### Work instructions
a - In the forum post about the slow join query, how many rows does the real equivalent of the Possession table have?
b - Resume the forum post about the slow join query from the point where it stops.

### Reading passage

Perhaps due to this bottle neck, the query does not finish within any acceptable time span for my real database. My real equivalent to the mock Players
table has ~60,000 rows, and the Possession
equivalent has ~1,160,000 rows. I monitored the execution of the query via SHOW PROCESSLIST
. After more than 600 seconds, the process was still tagged as Sending data
, at which point I killed the process.
The query plan on this larger data set is rather similar to the one for the small mock data set. The third join appears to be problematic with no key used, a full table scan being performed, and the join buffer part that I don't really understand:
+------+-------------+-------+------+---------------+----------+---------+------------------+-------+-------------------------------------------------+
| id | select_type | table | type | possible_keys | key | key_len | ref | rows | Extra |
+------+-------------+-------+------+---------------+----------+---------+------------------+-------+-------------------------------------------------+
| 1 | SIMPLE | P2 | ref | POS | POS | 1 | const | 1748 | Using index condition |
| 1 | SIMPLE | M2 | ref | PlayerId | PlayerId | 2 | REAL.P2.PlayerId | 7 | |
| 1 | SIMPLE | P1 | ALL | POS | NULL | NULL | NULL | 61917 | Using where; Using join buffer (flat, BNL join) |
| 1 | SIMPLE | M1 | ref | PlayerId | PlayerId | 2 | REAL.P1.PlayerId | 7 | Using where |
+------+-------------+-------+------+---------------+----------+---------+-----------------------+-------+-------------------------------------------------+
I tried forcing an index for the aliased table P1
by using Players AS P1 FORCE INDEX (POS)

### Data supplied
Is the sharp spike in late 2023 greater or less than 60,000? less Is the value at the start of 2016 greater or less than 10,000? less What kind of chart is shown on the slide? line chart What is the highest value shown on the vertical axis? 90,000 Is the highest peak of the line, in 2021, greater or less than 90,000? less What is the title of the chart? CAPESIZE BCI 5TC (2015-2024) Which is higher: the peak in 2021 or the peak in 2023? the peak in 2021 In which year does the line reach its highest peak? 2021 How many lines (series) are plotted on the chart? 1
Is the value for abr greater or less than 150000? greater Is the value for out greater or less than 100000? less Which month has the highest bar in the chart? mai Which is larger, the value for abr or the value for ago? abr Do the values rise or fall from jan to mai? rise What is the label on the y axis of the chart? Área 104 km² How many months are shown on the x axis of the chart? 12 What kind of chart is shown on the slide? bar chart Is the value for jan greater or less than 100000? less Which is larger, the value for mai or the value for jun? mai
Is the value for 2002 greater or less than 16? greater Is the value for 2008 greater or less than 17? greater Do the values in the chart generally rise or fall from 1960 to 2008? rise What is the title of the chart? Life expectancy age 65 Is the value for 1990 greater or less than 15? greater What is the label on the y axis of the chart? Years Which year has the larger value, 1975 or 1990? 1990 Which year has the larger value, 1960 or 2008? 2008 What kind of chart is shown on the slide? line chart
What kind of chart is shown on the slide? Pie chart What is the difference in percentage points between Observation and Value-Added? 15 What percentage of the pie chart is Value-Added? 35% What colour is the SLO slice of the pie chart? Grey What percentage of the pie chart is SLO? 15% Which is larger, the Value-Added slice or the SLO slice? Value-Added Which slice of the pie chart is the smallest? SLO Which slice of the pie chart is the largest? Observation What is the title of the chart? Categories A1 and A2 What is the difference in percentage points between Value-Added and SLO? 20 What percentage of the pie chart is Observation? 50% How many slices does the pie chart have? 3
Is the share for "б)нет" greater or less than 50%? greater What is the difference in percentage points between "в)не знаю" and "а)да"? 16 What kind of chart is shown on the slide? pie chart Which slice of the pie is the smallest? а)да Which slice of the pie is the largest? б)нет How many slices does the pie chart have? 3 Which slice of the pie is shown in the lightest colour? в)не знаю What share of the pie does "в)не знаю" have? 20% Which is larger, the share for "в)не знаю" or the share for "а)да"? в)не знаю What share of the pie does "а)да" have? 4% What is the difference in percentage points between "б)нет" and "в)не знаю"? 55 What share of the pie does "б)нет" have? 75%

### Answers by item number
a - About 1,160,000 rows.

b -
instead of Players AS P1
in the query shown above. This change does affect the execution plan. If I force POS
to be used as the key, the third line in the output of EXPLAIN
is very similar to the first line. The only difference is the number of rows, which is still very high (30912). Even this modified query did not complete after 600 seconds.
I don't think that this is a configuration issue. I have made up to 18 GB of RAM available to the MySQL server, and the server uses this memory for other queries. For the present query, memory consumption does not exceed 2 GB of RAM.
Back to the question
Thanks for staying this somewhat long-winded explanation up to this point!
Let's return to the initial question: What is an efficient, scalable way of selecting two (or more) rows from a table with consecutive IDs, especially if this table is joined with another table?
My current query certainly is doing something wrong, as it didn't finish even after ten minutes. Is there something that I can change in my current query to make it useful for my larger real data set? If not: is there an alternative, better solution that I could use?